2026.05.14
スポニチアネックス
【ヴィクトリアM】カムニャック 穏やかに加速 友道師太鼓判「落ち着きがあり、いい走り」
テンションを考慮し、静の姿勢を貫いた。カムニャックはハロー(馬場整地)から20分ほど経過した、馬が少ない時間帯に坂路単走。ラチ沿いをゆったり駆け上がって徐々に加速。馬場の真ん中に誘導されてラスト2Fは13秒3→12秒1のラップで駆け上がった。全体時計(4F56秒0)は予定通り。7日にCWコース3頭併せの1週前追いで6F80秒6(1F11秒3)と負荷をかけたこともあり、当週はこれで十分。友道師は「落ち着きがあり、いい走りだったと思います」と納得の表情を浮かべた。
始動戦の前走阪神牝馬Sが2着。昨年のエルフィンS4着以来、5走ぶりのマイル起用に対応し、逃げの手を打ったエンブロイダリーに首差まで迫った。「阪神から東京に替わって直線が長くなるし、1回使った上積みもあると思います。もう少し差は縮まるんじゃないかと思います」と昨年の2冠牝馬に敬意を払いながら、逆転への手応えを口にする。
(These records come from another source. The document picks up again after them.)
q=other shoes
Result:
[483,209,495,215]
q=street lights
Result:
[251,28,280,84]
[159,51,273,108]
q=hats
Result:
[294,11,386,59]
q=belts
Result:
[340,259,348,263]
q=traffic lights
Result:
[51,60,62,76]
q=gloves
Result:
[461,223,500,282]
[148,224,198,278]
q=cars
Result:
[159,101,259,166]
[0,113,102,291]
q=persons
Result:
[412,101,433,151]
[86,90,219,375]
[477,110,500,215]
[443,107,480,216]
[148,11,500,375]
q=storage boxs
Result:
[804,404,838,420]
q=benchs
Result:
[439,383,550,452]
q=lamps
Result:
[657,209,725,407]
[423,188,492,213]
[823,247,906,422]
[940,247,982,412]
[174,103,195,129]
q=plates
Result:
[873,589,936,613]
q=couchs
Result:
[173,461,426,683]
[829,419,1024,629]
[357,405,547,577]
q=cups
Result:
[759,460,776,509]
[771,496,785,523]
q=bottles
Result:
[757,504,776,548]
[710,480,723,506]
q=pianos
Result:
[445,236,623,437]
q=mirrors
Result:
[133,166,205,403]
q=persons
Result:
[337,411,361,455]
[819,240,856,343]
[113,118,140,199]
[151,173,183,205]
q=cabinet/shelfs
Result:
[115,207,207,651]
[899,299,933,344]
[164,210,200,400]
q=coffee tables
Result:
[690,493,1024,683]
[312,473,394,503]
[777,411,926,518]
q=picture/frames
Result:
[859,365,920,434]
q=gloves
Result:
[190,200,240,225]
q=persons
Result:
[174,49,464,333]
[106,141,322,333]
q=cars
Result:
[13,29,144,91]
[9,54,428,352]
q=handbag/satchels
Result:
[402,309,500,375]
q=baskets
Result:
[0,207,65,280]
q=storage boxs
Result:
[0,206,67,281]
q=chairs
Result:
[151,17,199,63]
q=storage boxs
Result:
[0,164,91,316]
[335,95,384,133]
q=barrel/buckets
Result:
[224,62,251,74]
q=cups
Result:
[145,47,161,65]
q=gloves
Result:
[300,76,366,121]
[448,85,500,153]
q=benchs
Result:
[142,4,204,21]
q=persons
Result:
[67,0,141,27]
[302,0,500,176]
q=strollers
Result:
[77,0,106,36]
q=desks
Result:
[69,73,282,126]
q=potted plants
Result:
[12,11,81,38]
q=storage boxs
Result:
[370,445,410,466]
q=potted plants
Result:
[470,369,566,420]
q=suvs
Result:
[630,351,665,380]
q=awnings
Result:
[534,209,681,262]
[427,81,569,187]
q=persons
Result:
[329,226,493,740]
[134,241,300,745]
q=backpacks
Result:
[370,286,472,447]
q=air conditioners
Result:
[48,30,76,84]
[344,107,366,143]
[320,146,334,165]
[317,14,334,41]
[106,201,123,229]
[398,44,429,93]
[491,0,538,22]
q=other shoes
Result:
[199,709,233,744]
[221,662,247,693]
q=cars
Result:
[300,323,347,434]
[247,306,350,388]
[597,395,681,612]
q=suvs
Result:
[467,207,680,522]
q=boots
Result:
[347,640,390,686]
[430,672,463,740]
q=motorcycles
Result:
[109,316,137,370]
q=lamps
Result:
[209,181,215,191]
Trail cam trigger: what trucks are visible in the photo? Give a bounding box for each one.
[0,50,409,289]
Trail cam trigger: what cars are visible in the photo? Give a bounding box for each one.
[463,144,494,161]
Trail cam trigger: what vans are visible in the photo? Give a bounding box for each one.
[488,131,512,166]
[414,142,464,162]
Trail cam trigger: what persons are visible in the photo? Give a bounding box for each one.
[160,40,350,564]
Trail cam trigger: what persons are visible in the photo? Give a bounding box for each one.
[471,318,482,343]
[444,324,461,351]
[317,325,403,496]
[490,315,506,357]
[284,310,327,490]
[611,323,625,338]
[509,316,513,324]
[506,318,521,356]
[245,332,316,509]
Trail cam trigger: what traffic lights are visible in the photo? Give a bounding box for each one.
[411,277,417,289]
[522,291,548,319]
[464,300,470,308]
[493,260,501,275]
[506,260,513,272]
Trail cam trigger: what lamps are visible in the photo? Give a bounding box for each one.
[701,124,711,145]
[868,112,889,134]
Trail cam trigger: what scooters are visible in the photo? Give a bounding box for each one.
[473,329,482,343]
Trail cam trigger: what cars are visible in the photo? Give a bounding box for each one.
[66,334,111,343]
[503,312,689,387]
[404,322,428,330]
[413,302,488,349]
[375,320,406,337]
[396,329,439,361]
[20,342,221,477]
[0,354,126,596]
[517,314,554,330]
「この中間もカイバをしっかり食べて、いい調教ができているし、いくらかだけど落ち着きが出てきました」と仕上がりに胸を張った。
当日、ゲート裏でのテンションが鍵になる。昨年オークスを制し、2冠制覇が懸かった2走前の秋華賞は1番人気16着に沈んだ。川田は「ゲートに入る前にあまりにテンションが高くなり過ぎて、ゲートの中でも高ぶる気持ちを抑え切れず全く走れない状態になってしまいました」と敗因を分析。その後はじっくり休養し、前走後も精神面に重点を置いて大一番に照準を合わせている。「スタートを切るまでに、どれくらい彼女が我慢してくれるか」とポイントを挙げた上で「しっかり走り切れる状態でゲートを出てくれれば、おのずと結果は付いてくると思います」と能力を信じている。2度目のG1奪取へ。樫の女王が華麗なる復権を果たす。